Economia mundial: Fim de festa
Especuladores tentam passar a conta aos trabalhadores
“Trata-se de um dos maiores pânicos que já vi em meus 55 anos no setor de serviços financeiros”, disse Angelo Mozilo, presidente da Countrywide Financial, a maior financiadora imobiliária dos EUA, durante a turbulência nos mercados financeiros que começou no fim de julho. “Não vejo a luz no fim do túnel, por enquanto”.
Essa crise não se resume a uma “correção” do mercado financeiro. Ela é um tremor que anuncia um futuro terremoto econômico que vai afetar a vida de todos trabalhadores do mundo. Ela mostra o caráter parasitário, especulativo, explorador e instável do sistema capitalista.
Lula tenta manter a imagem de que o país agora é forte e intocável pela crise e que o crescimento atual vai se manter. Mas o crescimento dos últimos anos no Brasil foi baseado num quadro muito favorável internacional, e que, daqui pra frente, só vai piorar. Para os trabalhadores isto é como ser convidado só para o fim da festa, quando restam apenas migalhas do banquete, e, ainda por cima, serem forçados a cuidar da limpeza. Mesmo assim, quando a crise estava na pior fase, quando a bolsa de valores chegou a cair 8,8% em algumas horas durante 16 de agosto, o ministro da fazenda, Guido Mantega, comentou que “não há possibilidade de sair ileso dessas turbulências”
Setor imobiliário: Estopim da crise
A onda de crise financeira, que começou no dia 24 de julho, era prenunciada por algum tempo. O seu estopim foram os problemas do setor imobiliário dos EUA. OS EUA vivenciaram uma bolha imobiliária desde 1995, que cresceu muito no período entre 2001 e 2005 em razão da política adotada pelo Banco Central estadunidense (“Fed”). Nesse período a taxa básica de juros foi reduzida para 1% na tentativa de impedir uma crise econômica provocada pelo estouro da bolha de ações do setor de informática em março de 2000 e pelas reprcussões dos ataques de 11 de setembro de 2001 em Nova Iorque.

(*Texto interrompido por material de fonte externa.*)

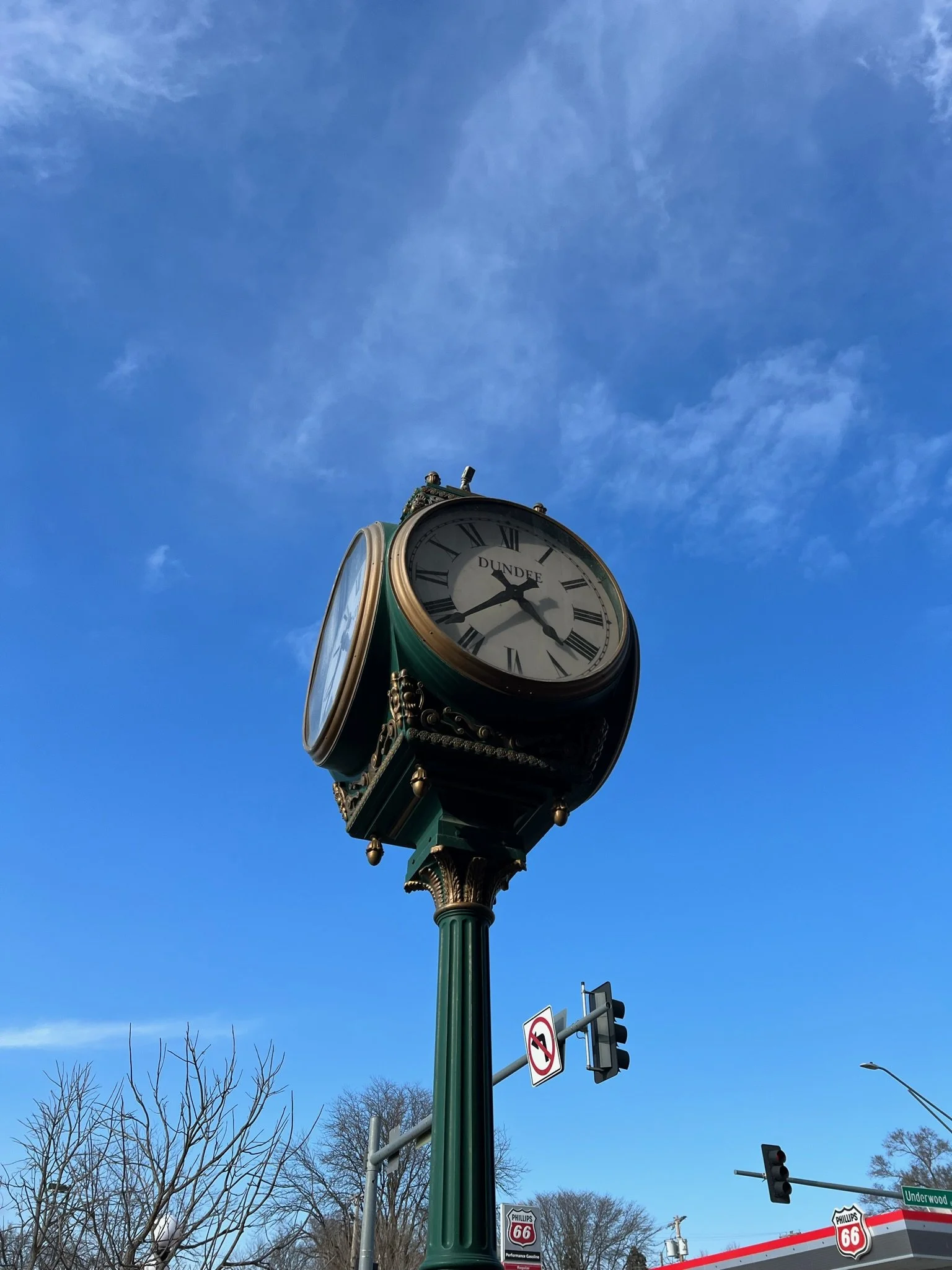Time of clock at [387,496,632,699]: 10:37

O período de crescimento mundial que se abriu depois de 2001 foi de caráter profundamente parasitário. A classe capitalista e seus representantes implementaram uma onda de ataques aos direitos dos trabalhadores, usando a ameaça de transferência da produção para a China. Dessa maneira, aumentando a exploração dos trabalhadores, os lucros das empresas foram restaurados aos níveis da “era dourada” do capitalismo dos anos 60.
Os trabalhadores nunca tiveram uma porção tão pequena dos lucros num período de crescimento como nesses últimos anos. Um estudo mostra como os salários nos EUA (descontado a inflação) só cresceram 0,3% entre 2001 e 2004, enquanto os lucros cresceram 40%! Os salários dos trabalhadores nos EUA têm a menor porção do PIB do país desde 1947.

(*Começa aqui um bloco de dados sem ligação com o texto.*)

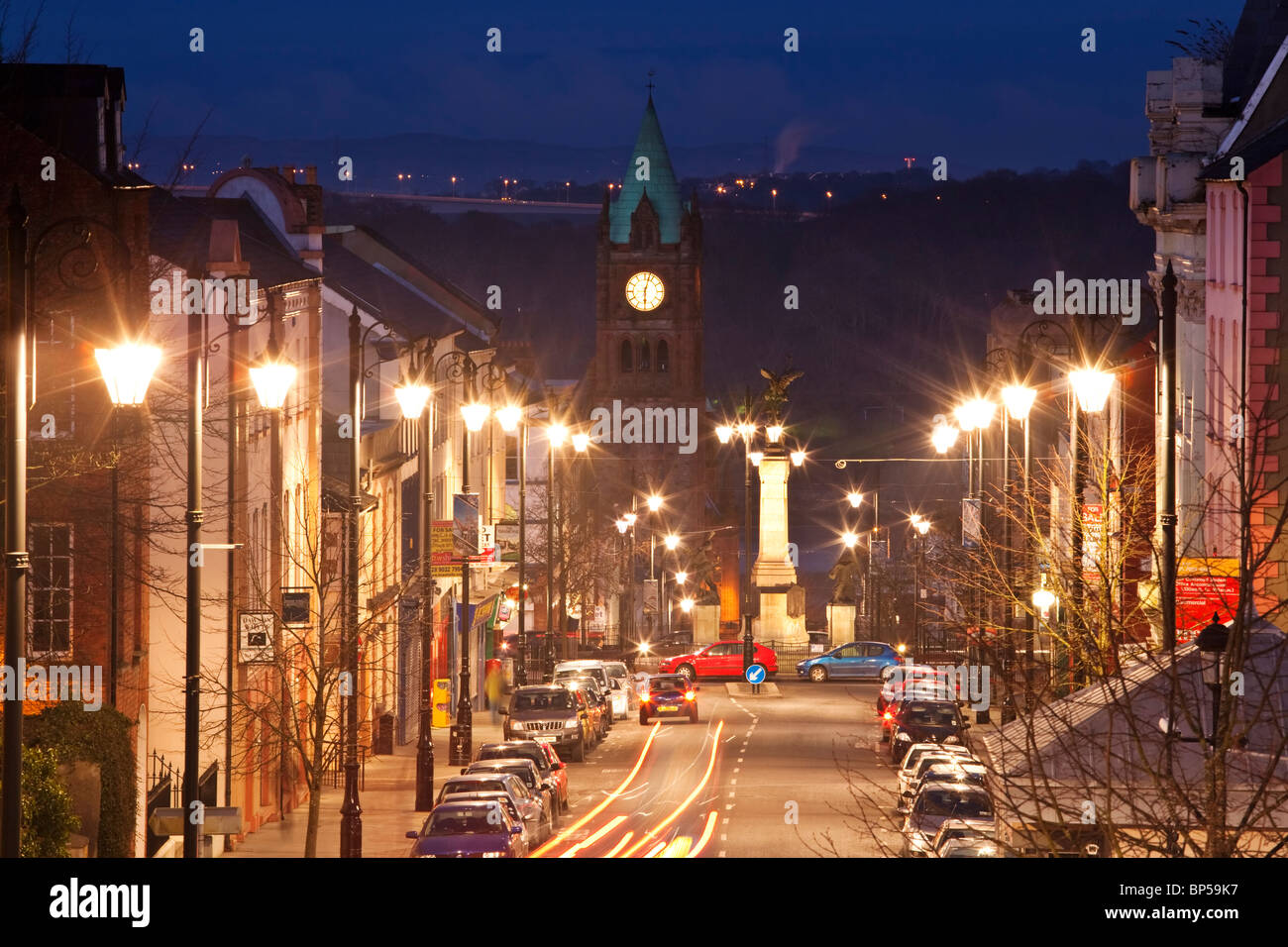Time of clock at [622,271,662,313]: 6:02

Ao mesmo tempo, só uma pequena parte dos lucros foi usada para investir na produção. O nível de investimento em geral (com a principal exceção sendo na China) é só a metade do que era nos anos 60. Para onde vão esses lucros? Grande parte é usada em especulação financeira. As empresas financeiras compõem entre 30% e 40% dos lucros das empresas dos EUA e se forem contados os setores financeiros das empresas industriais e de comércio os lucros financeiros chegam a 50% dos lucros totais. Junto com esses lucros existe a enorme quantidade de crédito super barato em razão das baixas taxas de juros nos EUA (1% por ano). Em casos como o do Japão, com uma taxa básica de 0,5%, os juros chegaram a ser negativos, ou seja, ficando abaixo dos índices de inflação.

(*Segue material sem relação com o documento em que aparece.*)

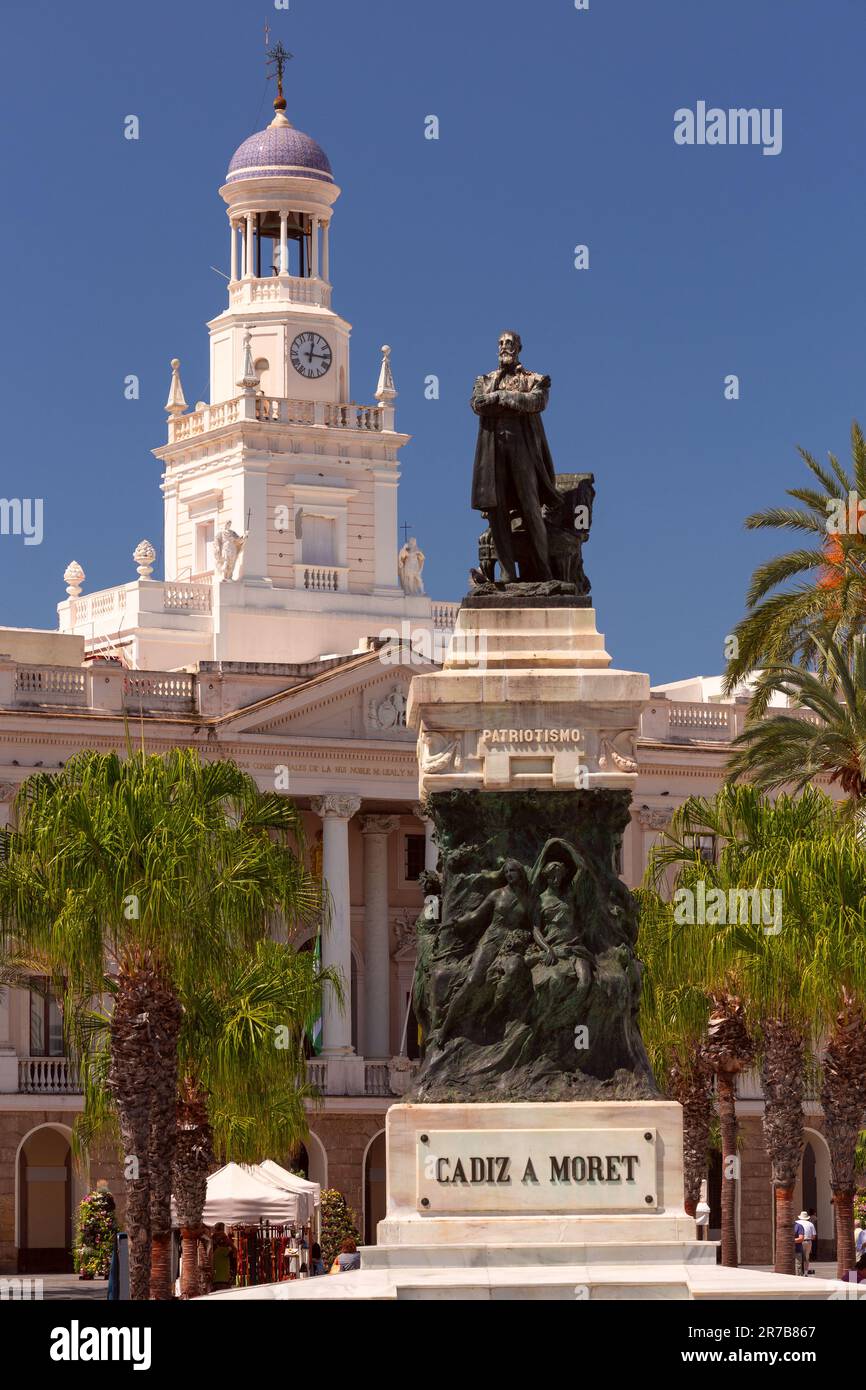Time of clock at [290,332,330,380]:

Essa combinação criou espaço para bolhas especulativas, como a bolha imobiliária. O rápido aumento dos preços das casas ajudou a manter o crescimento do consumo privado nos EUA, que sustenta dois terços do PIB (Produto Interno Bruto, o total de todas mercadorias e serviços produzidos durante um ano), mesmo sem aumentar os salários. Como resultado da bolha imobiliária, a riqueza aumentou em 5 trilhões de dólares no papel, gerando um “efeito riqueza”. Os proprietários de casas usavam o aumento do valor de seus imóveis para fazerem novos empréstimos usados para consumo. As famílias praticamente usavam seus imóveis como “caixa eletrônico”, fazendo saques de um total de 700 bilhões de dólares anuais nos últimos anos (compare isso com o PAC, que corresponde a 250 bilhões de dólares – durante 4 anos!).
O endividamento das famílias estadunidenses tem aumentado constantemente nas últimas décadas. Passou de 65% da renda disponível em 1985 para mais de 130% hoje em dia. Mais de 14% da renda familiar é usado para pagar as dívidas, algo que agora pode aumentar mais com o aumento dos juros.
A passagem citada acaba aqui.